Set problem> Reproduce verbatim the lines of the items below, beginning with the line that contains "Choosing from" and continuing through the last line of the items.

Material to process>

-*-

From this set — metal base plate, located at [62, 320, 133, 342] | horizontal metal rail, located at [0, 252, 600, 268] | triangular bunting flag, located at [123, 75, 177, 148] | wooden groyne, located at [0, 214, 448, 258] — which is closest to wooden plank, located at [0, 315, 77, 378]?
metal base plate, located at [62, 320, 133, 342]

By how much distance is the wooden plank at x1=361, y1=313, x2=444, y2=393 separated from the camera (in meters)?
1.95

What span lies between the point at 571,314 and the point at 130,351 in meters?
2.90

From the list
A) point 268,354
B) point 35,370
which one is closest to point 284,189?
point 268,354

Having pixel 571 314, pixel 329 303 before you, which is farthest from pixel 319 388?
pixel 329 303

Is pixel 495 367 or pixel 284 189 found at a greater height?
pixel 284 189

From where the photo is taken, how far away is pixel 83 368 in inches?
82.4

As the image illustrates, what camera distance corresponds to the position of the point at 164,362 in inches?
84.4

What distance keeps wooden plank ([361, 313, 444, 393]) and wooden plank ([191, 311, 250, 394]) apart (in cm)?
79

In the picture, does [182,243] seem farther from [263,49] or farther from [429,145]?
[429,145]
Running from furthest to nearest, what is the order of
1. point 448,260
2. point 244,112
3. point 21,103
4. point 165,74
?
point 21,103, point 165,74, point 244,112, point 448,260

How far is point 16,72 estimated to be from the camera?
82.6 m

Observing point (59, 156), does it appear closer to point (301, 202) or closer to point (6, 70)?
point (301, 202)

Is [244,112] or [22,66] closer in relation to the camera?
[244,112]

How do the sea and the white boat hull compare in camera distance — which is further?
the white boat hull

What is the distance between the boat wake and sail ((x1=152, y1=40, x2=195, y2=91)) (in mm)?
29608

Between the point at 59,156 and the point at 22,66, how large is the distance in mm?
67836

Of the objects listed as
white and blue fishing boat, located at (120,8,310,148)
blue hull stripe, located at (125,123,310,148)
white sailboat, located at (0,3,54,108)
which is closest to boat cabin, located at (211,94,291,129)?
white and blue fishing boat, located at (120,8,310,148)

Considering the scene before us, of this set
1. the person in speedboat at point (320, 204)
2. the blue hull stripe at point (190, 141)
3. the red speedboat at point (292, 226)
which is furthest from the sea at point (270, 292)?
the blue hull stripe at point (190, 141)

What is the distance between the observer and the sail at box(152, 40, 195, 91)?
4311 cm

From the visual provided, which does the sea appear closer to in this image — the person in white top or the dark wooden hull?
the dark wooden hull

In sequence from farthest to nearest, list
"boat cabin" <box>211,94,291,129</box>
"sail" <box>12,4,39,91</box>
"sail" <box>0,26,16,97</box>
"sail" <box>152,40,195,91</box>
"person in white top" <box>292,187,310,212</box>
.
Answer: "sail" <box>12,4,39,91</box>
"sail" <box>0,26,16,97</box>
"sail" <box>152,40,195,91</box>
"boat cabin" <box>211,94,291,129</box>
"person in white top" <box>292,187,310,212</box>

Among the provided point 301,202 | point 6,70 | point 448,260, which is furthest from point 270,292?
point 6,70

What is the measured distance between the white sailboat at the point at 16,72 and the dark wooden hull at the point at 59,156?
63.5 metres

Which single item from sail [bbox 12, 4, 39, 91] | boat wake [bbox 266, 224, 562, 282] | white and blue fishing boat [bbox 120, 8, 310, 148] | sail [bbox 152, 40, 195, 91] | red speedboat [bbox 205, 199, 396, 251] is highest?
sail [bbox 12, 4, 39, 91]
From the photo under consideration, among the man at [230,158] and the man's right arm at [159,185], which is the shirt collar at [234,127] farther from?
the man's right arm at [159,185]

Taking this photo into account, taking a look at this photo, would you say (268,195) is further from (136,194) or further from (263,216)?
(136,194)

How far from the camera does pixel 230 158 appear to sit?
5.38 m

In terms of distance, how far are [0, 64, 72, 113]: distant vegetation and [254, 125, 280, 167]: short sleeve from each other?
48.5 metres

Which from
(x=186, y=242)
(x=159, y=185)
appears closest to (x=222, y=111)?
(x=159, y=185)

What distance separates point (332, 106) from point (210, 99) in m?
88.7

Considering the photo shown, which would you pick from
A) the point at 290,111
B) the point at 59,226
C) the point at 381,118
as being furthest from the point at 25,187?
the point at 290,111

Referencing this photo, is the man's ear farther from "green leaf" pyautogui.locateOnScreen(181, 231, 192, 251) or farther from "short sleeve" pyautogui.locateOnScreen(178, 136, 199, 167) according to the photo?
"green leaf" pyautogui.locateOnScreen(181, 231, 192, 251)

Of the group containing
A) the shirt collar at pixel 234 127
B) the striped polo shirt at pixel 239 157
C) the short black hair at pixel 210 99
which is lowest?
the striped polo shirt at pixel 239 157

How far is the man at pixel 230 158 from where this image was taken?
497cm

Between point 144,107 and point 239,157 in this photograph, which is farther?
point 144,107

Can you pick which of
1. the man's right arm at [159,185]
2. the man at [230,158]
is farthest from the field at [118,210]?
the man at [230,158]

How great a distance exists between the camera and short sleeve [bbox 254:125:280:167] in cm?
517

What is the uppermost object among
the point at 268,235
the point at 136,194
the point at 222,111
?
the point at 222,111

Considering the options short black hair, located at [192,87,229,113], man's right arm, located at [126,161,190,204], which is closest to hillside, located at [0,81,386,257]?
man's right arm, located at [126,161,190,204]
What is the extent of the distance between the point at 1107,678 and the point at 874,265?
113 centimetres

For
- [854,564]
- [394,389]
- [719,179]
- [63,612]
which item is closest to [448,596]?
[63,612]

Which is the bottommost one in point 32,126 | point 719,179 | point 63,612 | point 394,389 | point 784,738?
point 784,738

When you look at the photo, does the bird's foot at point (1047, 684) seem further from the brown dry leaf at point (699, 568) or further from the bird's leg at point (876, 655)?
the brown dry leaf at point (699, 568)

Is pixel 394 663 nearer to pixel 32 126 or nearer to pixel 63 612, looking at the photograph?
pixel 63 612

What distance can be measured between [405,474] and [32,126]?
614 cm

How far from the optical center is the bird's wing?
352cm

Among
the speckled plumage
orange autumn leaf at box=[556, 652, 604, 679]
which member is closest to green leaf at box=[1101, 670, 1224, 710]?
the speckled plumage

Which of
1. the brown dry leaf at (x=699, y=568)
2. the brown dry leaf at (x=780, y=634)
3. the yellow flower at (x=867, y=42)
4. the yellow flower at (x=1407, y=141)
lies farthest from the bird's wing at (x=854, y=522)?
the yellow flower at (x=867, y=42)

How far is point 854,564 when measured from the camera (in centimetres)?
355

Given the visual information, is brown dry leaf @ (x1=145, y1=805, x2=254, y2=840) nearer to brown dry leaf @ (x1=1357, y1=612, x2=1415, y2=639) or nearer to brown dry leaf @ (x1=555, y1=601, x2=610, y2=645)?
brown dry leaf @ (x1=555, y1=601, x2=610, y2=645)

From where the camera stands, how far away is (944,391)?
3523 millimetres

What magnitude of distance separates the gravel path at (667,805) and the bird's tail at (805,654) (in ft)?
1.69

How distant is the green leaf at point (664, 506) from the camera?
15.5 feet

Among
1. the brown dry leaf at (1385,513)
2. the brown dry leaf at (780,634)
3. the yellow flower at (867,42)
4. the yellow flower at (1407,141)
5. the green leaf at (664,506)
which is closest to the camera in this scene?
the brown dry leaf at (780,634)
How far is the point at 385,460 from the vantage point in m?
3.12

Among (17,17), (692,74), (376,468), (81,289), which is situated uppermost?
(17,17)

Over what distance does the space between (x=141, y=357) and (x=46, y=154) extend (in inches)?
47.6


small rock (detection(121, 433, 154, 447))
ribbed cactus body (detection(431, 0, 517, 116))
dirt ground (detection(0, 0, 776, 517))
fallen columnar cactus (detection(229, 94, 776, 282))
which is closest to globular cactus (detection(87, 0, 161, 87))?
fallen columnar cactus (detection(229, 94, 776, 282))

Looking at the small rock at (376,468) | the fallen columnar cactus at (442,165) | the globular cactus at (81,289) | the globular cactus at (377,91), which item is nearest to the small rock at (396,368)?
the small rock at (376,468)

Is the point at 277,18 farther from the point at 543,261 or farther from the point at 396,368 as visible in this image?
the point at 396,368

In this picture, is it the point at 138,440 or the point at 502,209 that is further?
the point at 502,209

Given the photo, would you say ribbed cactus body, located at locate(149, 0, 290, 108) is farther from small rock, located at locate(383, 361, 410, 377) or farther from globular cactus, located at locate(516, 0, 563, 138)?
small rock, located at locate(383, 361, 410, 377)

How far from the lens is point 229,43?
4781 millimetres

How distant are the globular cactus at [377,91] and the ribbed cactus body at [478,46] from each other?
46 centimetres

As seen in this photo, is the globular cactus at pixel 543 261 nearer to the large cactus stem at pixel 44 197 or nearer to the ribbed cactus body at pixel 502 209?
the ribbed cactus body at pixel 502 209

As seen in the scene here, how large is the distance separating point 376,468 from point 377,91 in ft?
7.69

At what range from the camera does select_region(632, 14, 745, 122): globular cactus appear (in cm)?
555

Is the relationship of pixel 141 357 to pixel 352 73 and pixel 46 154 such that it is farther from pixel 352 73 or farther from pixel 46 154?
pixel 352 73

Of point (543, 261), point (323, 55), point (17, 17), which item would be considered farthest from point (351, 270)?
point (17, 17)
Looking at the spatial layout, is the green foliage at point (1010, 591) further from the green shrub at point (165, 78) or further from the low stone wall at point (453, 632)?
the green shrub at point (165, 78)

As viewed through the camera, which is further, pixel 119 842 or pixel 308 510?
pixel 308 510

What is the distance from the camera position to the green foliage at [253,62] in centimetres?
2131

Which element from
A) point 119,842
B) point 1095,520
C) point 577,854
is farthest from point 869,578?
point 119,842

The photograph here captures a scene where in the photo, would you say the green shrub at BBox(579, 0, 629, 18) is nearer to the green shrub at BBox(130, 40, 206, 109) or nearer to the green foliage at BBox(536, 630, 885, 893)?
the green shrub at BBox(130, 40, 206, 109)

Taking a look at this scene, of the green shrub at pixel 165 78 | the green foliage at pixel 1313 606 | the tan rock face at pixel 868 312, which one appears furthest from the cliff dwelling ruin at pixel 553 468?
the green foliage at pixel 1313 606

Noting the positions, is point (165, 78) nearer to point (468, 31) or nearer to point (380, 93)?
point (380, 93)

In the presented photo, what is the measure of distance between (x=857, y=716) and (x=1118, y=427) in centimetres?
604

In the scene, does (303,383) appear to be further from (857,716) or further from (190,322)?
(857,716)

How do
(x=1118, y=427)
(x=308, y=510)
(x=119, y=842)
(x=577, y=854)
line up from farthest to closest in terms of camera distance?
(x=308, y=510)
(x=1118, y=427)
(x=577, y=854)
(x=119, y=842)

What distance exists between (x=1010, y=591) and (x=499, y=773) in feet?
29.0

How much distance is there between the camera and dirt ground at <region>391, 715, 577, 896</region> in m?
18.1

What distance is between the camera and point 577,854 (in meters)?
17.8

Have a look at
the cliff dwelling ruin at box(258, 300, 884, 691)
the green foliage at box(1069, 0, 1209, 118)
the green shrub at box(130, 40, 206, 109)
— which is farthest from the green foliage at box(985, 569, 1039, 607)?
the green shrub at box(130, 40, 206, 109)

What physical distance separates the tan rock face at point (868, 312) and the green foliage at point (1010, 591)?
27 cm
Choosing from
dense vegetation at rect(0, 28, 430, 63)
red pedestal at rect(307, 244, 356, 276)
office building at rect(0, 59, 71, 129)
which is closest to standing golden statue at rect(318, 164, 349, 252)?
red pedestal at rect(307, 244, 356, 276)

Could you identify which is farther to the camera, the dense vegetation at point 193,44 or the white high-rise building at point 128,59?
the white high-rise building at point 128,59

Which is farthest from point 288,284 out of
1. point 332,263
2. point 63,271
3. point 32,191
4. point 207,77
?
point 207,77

-*-

Solution to this task>
Choosing from
dense vegetation at rect(0, 28, 430, 63)
red pedestal at rect(307, 244, 356, 276)
office building at rect(0, 59, 71, 129)
which is closest to standing golden statue at rect(318, 164, 349, 252)?
red pedestal at rect(307, 244, 356, 276)

Could you identify which is farther to the camera, the dense vegetation at point 193,44 or the white high-rise building at point 128,59?
the white high-rise building at point 128,59

Which is farthest from point 288,284 out of
1. point 332,263
2. point 63,271
3. point 32,191
4. point 207,77
?
point 207,77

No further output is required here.